Bug #78091 for DBIx-Class-EncodedColumn: Unicode string causes error

Thu Jun 28 07:18:14 2012 gbjk [...] thermeon.com - Ticket created

CC:	mark [...] repixl.com
Subject:	Unicode string causes error

Hi there, If we use DBIx::Class with enable_utf8 then the strings we use in our RS will be perl internal strings. Bcrypt expects an octet sequence, though, and blows up on trying to encode the perl sequence with "input must contain only octets". I figure the solution is just to utf8::encode what's flagged as utf8. Patch below. Regards Gareth --- perl/lib/site_perl/5.14.1/DBIx/Class/EncodedColumn/Crypt/Eksblowfish/Bcr ypt.pm 2011-04-11 19:51:04.000000000 +0000 +++ lib/DBIx/Class/EncodedColumn/Crypt/Eksblowfish/Bcrypt.pm 2012-06- 28 11:09:51.000000000 +0000 @@ -24,6 +24,11 @@ my $encoder = sub { my ($plain_text, $settings_str) = @_; + if (utf8::is_utf8($plain_text)){ + # Bcrypt expects octets. This dbi is probably going to encode later + # so we'll have to do this now + utf8::encode($plain_text); + } unless ( $settings_str ) { my $salt = join('', map { chr(int(rand(256))) } 1 .. 16); $salt = Crypt::Eksblowfish::Bcrypt::en_base64( $salt );

Fri Jun 29 08:45:08 2012 wreis [...] cpan.org - Correspondence added

On Thu Jun 28 07:18:14 2012, gbjk@thermeoneurope.com wrote: Show quoted text

> Hi there, > [snip] > I figure the solution is just to utf8::encode what's flagged as utf8. > > Patch below. > [snip]

Hi, Thanks for the patch. Could you please provide an automated test case? Cheers,

Fri Jun 29 08:45:10 2012 The RT System itself - Status changed from 'new' to 'open'

Fri Jun 29 09:19:05 2012 gbjk [...] thermeon.com - Correspondence added

Show quoted text

> Hi, > > Thanks for the patch. Could you please provide an automated test case? > > Cheers,

I'd just tack it onto the end of t/bcrypt.t: # Test utf8 characters make it through Bcrypt okay. use utf8; # Source code *is* utf8 $row->bcrypt_1("官话"); $row->update; Though you might want to pretty that up because in a failing case, it'll explode on you. Maybe you want to catch explosions from Bcrypt better anyway, though...? HTH. Sorry I can't do more.

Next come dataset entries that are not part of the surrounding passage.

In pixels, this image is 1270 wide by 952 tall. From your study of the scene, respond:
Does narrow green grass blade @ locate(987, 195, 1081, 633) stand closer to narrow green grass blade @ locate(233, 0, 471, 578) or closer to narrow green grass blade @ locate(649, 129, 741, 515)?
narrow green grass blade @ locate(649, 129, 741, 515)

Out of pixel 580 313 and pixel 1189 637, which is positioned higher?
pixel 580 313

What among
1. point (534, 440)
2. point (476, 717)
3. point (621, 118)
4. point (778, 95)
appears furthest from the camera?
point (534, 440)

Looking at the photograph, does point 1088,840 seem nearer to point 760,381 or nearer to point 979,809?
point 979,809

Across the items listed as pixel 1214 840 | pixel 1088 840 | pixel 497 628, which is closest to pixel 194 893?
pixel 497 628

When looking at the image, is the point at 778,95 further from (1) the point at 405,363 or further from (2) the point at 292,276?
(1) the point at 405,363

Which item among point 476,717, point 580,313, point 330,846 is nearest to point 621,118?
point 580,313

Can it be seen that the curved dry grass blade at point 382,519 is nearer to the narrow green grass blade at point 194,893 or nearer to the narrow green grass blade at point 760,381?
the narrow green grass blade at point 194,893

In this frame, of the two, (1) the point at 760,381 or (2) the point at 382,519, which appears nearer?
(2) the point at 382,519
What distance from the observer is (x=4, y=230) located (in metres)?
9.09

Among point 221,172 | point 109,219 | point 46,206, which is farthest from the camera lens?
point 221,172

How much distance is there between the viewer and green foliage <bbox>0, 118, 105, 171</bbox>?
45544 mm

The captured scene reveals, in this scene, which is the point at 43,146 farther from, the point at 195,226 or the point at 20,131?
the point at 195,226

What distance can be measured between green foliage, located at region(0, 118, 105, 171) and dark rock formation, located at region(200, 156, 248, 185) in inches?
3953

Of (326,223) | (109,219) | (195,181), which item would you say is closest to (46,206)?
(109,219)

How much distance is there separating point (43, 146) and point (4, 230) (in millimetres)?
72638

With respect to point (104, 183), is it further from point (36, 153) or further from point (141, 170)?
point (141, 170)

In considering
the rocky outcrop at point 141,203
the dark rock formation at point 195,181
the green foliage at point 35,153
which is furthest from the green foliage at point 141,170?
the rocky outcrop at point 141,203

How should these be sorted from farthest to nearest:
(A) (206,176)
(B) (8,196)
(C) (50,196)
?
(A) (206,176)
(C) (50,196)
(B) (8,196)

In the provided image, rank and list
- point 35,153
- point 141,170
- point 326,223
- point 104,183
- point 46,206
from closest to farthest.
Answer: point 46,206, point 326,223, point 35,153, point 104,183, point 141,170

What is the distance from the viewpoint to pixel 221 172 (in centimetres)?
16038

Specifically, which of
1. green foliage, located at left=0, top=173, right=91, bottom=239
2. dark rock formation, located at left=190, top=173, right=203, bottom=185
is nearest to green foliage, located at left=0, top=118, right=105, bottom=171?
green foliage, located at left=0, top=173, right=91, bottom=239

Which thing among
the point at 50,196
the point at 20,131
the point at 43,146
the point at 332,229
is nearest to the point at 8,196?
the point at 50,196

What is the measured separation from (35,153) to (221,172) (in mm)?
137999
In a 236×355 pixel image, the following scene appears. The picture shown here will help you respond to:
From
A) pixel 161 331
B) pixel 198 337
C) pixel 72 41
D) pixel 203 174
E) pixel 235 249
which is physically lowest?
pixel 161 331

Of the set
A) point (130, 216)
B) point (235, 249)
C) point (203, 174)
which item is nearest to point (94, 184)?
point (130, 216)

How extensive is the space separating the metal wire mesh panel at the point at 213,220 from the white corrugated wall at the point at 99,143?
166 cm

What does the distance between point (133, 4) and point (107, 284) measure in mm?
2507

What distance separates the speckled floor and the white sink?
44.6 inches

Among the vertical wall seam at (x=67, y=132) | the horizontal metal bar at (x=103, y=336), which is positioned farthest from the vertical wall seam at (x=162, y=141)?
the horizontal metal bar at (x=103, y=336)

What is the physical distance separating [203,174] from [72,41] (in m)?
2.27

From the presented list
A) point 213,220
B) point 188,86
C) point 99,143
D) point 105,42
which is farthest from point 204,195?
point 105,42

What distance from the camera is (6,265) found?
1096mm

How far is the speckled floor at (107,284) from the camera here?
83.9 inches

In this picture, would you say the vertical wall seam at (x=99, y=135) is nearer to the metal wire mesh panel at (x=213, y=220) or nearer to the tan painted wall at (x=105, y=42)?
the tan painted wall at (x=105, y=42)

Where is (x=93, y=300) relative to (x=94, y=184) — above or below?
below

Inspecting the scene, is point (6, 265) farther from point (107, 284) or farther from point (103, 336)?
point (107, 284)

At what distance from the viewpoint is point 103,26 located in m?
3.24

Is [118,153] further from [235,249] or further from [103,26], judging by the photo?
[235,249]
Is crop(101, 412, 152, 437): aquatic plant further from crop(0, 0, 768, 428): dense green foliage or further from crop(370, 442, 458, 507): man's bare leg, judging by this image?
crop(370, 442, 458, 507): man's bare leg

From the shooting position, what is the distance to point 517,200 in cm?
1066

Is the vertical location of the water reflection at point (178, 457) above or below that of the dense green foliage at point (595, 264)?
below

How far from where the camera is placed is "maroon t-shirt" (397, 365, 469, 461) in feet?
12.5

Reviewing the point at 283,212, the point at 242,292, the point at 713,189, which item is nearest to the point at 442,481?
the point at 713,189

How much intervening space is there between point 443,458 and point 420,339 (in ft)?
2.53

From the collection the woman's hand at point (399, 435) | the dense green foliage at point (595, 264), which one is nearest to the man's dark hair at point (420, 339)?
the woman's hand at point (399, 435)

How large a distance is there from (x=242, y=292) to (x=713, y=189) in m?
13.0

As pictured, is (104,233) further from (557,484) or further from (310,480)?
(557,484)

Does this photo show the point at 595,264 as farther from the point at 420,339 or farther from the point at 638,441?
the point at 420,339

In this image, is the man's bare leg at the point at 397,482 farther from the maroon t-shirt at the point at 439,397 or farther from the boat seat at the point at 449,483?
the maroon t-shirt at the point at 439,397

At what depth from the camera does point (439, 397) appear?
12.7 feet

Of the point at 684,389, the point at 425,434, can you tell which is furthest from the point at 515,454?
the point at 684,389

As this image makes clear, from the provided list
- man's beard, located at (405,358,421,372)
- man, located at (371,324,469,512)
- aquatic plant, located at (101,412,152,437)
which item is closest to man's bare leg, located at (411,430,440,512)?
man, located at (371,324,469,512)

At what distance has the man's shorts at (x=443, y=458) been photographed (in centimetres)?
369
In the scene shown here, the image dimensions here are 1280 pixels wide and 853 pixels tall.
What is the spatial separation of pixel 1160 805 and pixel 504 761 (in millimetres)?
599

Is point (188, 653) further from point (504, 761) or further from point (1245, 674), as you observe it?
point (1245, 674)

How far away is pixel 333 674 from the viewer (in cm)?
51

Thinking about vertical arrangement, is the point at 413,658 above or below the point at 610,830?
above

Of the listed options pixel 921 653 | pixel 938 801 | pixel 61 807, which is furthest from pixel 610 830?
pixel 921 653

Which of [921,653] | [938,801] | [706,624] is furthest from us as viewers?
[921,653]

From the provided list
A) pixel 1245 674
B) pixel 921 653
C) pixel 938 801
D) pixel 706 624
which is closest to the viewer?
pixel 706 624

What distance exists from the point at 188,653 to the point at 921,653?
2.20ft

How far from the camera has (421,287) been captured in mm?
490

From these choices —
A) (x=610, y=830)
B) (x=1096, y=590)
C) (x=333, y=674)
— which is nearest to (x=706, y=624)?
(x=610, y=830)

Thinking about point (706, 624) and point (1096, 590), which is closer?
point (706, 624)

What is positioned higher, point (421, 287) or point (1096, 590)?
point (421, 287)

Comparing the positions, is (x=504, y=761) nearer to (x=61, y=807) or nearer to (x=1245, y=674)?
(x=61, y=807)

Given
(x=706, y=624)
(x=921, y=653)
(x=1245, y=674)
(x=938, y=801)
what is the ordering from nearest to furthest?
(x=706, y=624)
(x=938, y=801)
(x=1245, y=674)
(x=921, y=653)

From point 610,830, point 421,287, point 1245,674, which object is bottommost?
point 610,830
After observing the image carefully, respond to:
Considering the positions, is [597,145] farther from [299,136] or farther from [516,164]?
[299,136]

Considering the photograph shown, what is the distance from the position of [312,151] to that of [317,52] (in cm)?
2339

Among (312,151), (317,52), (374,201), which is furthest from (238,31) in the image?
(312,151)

Mon Apr 29 10:46:04 2013 wreis [...] cpan.org - Correspondence added

Fixed at 0.00012. https://metacpan.org/release/WREIS/DBIx-Class-EncodedColumn-0.00012

Mon Apr 29 10:46:05 2013 wreis [...] cpan.org - Status changed from 'open' to 'resolved'

Thu Jun 06 17:44:37 2019 ether [...] cpan.org - Correspondence added

On 2012-06-28 04:18:14, GBJK wrote: Show quoted text

> I figure the solution is just to utf8::encode what's flagged as utf8.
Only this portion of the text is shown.